CaptainBlack said:
Let \(x_1, ..., x_n\) be real numbers such that:
\(\sum_{i=1}^n x_i=0\) and \(\sum_{i=1}^n x_i^2=1\)
Prove that for some \( k,l \) both in \( \{1, .. , n\} \) that \(x_k x_l\le -1/n\)
CB
\[\left(\sum_{i=1}^{n}x_{i}\right)^2=\sum_{i=1}^{n}x_{i}^{2}+\sum_{k\neq l}x_{k}x_{l}\mbox{ where }k,l\in\{1,\cdots,n\}\]
\[\Rightarrow 0=1+\sum_{k\neq l}x_{k}x_{l}\]
\[\Rightarrow\sum_{k\neq l}x_{k}x_{l}=-1~-------(1)\]
Let \(A=\{x_{k}x_{l}:k\neq l\mbox{ and }k,l\in\{1,\cdots,n\}\}\).
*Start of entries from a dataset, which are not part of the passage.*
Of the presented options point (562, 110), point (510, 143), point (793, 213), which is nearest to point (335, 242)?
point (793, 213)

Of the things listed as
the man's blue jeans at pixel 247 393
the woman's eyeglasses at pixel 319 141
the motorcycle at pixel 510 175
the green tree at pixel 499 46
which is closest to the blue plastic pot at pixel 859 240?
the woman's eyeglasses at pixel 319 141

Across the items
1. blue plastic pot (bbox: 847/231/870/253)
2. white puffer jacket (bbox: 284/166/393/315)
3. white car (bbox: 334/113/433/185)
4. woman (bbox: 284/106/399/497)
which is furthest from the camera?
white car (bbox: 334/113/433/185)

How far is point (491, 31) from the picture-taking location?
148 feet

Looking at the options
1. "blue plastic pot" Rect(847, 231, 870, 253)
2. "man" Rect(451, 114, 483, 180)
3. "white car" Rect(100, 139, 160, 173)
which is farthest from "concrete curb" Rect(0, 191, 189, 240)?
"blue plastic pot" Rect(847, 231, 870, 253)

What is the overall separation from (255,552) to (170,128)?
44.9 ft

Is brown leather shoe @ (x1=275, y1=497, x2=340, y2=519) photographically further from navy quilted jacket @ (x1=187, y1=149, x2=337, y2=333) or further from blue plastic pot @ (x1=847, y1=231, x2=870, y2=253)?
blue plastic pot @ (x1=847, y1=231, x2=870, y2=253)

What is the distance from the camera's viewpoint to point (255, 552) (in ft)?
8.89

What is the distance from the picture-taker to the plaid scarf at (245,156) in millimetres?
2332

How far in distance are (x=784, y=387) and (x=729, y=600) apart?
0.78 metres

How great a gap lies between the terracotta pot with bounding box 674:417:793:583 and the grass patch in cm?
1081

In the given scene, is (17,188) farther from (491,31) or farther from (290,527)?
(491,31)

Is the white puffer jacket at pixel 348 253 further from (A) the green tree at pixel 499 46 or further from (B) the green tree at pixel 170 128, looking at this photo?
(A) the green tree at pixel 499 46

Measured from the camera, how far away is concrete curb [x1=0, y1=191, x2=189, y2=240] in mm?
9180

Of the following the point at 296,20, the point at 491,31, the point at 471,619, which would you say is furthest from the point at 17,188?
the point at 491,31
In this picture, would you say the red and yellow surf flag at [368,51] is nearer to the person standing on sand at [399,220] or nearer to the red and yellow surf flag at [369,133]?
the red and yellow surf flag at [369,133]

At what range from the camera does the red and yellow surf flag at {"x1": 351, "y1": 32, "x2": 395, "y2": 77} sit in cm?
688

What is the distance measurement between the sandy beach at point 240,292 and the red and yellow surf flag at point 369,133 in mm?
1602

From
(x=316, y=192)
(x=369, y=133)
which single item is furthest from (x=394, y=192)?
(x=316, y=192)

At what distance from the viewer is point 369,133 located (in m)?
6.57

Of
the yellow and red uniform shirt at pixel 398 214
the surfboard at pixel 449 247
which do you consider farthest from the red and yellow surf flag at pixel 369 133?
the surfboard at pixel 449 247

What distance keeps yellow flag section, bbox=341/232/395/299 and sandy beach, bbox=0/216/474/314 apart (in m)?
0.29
Notice that, \(|A|=n(n-1)\). Take \(m=\mbox{min}(A)\). Then,
\[m\leq x_{k}x_{l}\forall~k,l\in\{1,\cdots,n\}\mbox{ where }k\neq l\]
Since \(|A|=n(n-1)\)
\[mn(n-1)\leq\sum_{k\neq l}x_{k}x_{l}~-------(2)\]
By (1) and (2);
\[mn(n-1)\leq -1\]
\[m\leq\frac{-1}{n(n-1)}~------(3)\]
Suppose that, \(x_{k}x_{l}>-\frac{1}{n}~\forall~k,l\in\{1,\cdots,n\}\). Then,
\[m>-\frac{1}{n}~------(4)\]
By (3) and (4);
\[-\frac{1}{n}<m\leq\frac{-1}{n(n-1)}\]
\[\Rightarrow n>2\]
Therefore in order for our assumption to be true \(n\) should be greater than 2. Consider the set, \(\left\{\frac{1}{\sqrt{2}},-\frac{1}{\sqrt{2}}\right\}\). This set has two elements but, \(\displaystyle\sum_{i=1}^{2}x_{i}=0\mbox{ and }\sum_{i=1}^{n}x_{i}^{2}=1\). Therefore our assumption is wrong.
\[x_{k}x_{l}\leq -\frac{1}{n}\mbox{ for some }k,l\in\{1,\cdots,n\}\]